• Exercise details
In the piece about raindrops and roses, give the passage from "Raindrops and Roses" to "in the rain." again, swapping "window" for "pane".

===== Document =====

Raindrops and Roses
In the light of the morning
The sun is like the dawn emoji on my phone, perfectly radiant from the window of my flat outside Birmingham. A great celestial sift is shaking out the pinks and oranges and the sifter’s breath is swirling. Raindrops on the window hum of luminescent grace. There is something far greater than the walls of my being. Glistening jewels. Lapis Lazuli. There are instructions encoded in the droplets, encoded in all things that appear from earth on earth. They are here in the window and in the leaves and the flowers. I will open my mouth and let the droplets in next time I stand in the rain.
There is a rose outside the building, on the corner, in the shade now because the sun will not hit that side until evening. I always set my eyes towards it, so it knows I have seen. Rose, I see you, thank you, and droplets, thank you. The rose bush has given many flowers, and seems still to want to give more. I think she knows she is loved. It is hard not to see her as you turn the corner to the flat block and I imagine many of us thank her in our hearts and so she is blooming and blooming.
And the droplets, singing into the love of the rose. They fall on her and wet her petals, and balance and rest, quench her thirst. I wonder how much joy there is as the water rests on the rose, and the morning breaks, as the soil breathes deep into its new moisture, the dark night moved, the reality of all possibilities actualised, the droplets on the rose. I wonder if, when one drop runs down a single petal, never to materialise in that way again, if it leaves the key to death for us. If we were to watch a rose in the rain with clear sight, fear would leave us. We would tremble with love.
My heart, the heart of the rose. My body, purified by the water. My tongue silent. There I could cry and learn to rise above the strange stories of this age. We are destined for that, in the end, to know the peace of union and then to mind it all with the heart of eternity. But for now, for now, we can look and try to remember.
Some mushrooms have appeared on the lawn. They are beached in the middle of the lawn, there is no obvious logic to their appearance, no particular shade or nearness of another plant, or tree for protection.They are clumped like a little tribe, huddled, humble, loyal. Their caps of varying sizes, the ones who came first are the biggest, and the rest come in a sort of order of love. Belonging and place secure, the little ones at the edges, first to be seen, still to grow. I must pick the big ones first and give the others their moment in the sun. Or perhaps they are just mushrooms and a child will kick them over as they run for a ball.

===== Dataset excerpt =====

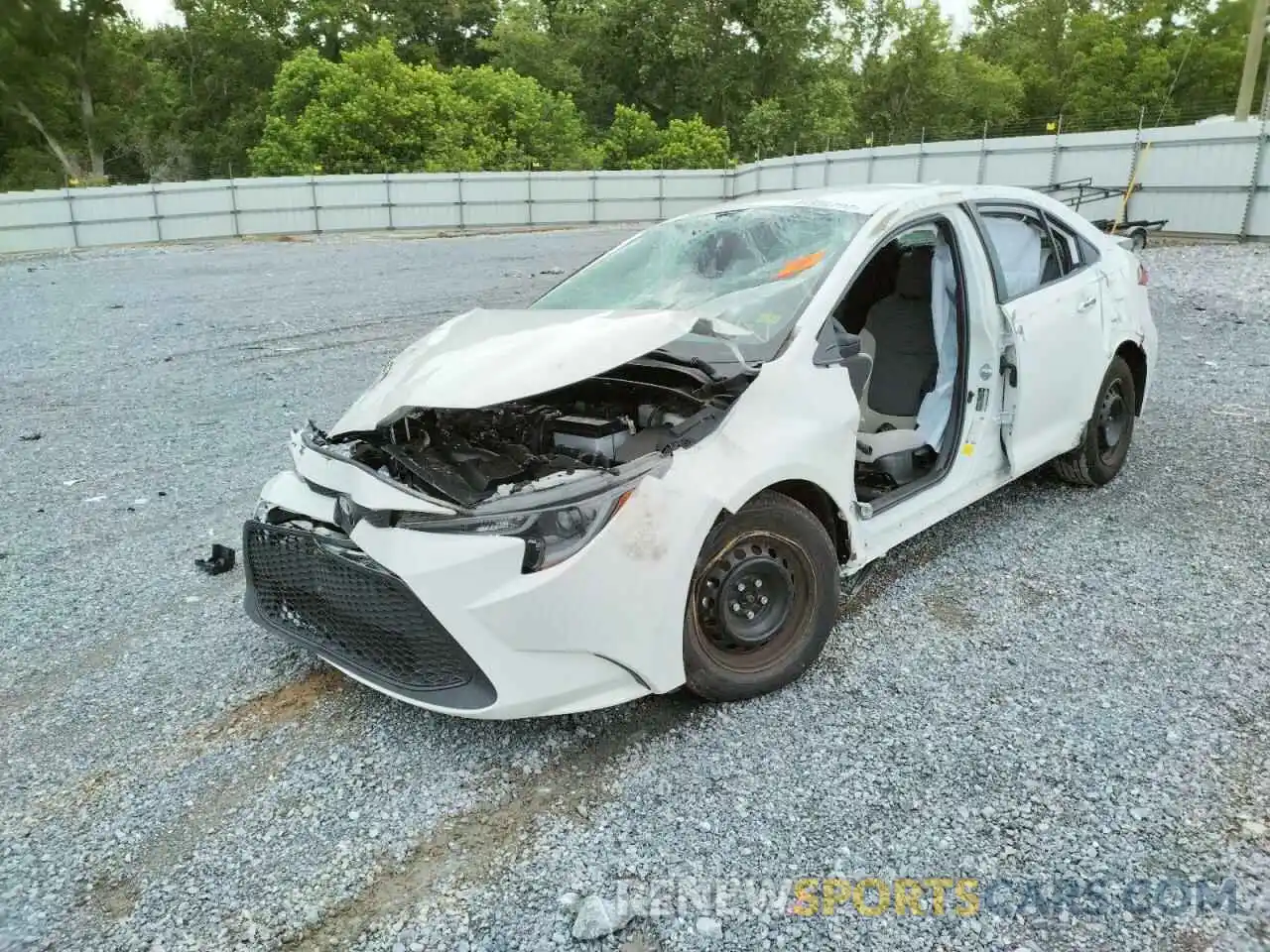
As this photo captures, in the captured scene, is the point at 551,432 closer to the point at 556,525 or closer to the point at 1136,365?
the point at 556,525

=====

• Complete answer
Raindrops and Roses
In the light of the morning
The sun is like the dawn emoji on my phone, perfectly radiant from the pane of my flat outside Birmingham. A great celestial sift is shaking out the pinks and oranges and the sifter’s breath is swirling. Raindrops on the pane hum of luminescent grace. There is something far greater than the walls of my being. Glistening jewels. Lapis Lazuli. There are instructions encoded in the droplets, encoded in all things that appear from earth on earth. They are here in the pane and in the leaves and the flowers. I will open my mouth and let the droplets in next time I stand in the rain.